Адеодат. Припоминаю, продолжай.

ГЛАВА Х
О том, молено ли чему-нибудь учиться помимо знаков, а также и о том, что предметы не изучаются непосредственно при помощи слов

Августин. Все ли, о чем мы можем быть спрошены и чем можем немедленно заняться, может быть указано помимо знака, или же ты что-либо из этого исключаешь?
Адеодат. В указанном классе предметов я не нахожу ничего такого, чему можно было бы учиться помимо знака, за исключением разве что говорения и того, что определяется словом ‘учить’. В самом деле, я вижу, что всему, что бы ни стал я делать с целью научить кого-либо, этот последний не научится от самого того предмета, который он требует показать. Так, если бы меня, когда я ничего не делаю или делаю что-либо другое, спросили, что значит ходить, а я, стараясь научить помимо знака, начал бы тотчас ходить, то не исключено, что вопрошающий решил бы, будто ходить — это именно так и столько ходить, как я ему показал, а иначе это уже не хождение, а что-нибудь другое. И все вышесказанное относится не только к хождению, но и вообще ко всему, за исключениям разве что понятий ‘говорить’ и ‘учить’.

::::::

* _ЗАДАНИЕ_
Перепишите из текста без изменений фрагмент, который начинается со слов, содержащих «Августин. Все ли, о», и заканчивается словами «из этого исключаешь?». Приведенный далее материал с текстом не связан.

* _ПРЕДСТАВЛЕННЫЕ ДАННЫЕ_

::::::

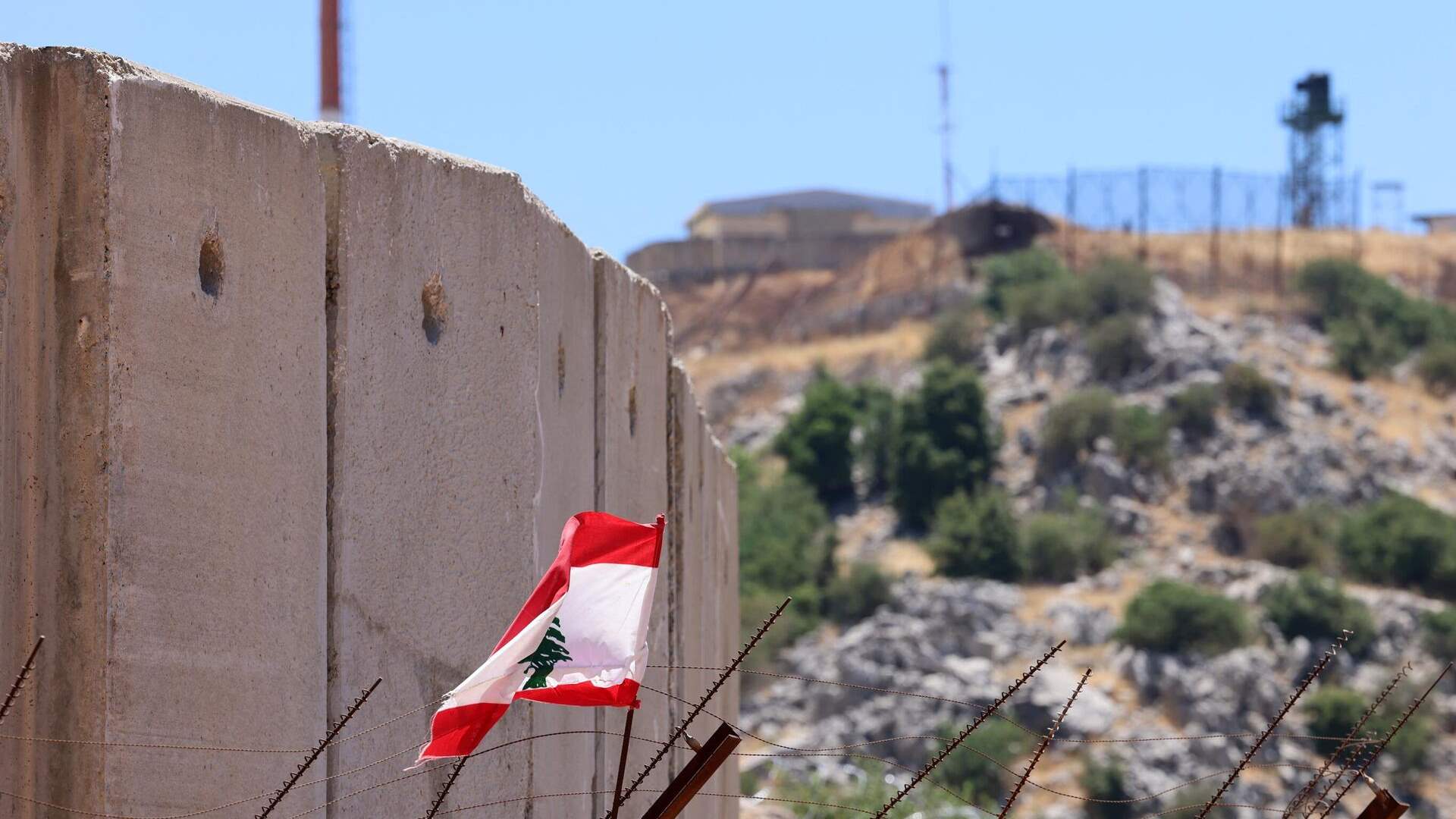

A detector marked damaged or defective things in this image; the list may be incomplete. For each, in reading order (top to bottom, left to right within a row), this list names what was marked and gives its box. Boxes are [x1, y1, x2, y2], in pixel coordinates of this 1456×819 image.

::::::

* _ОТВЕТ_
Августин. Все ли, о чем мы можем быть спрошены и чем можем немедленно заняться, может быть указано помимо знака, или же ты что-либо из этого исключаешь?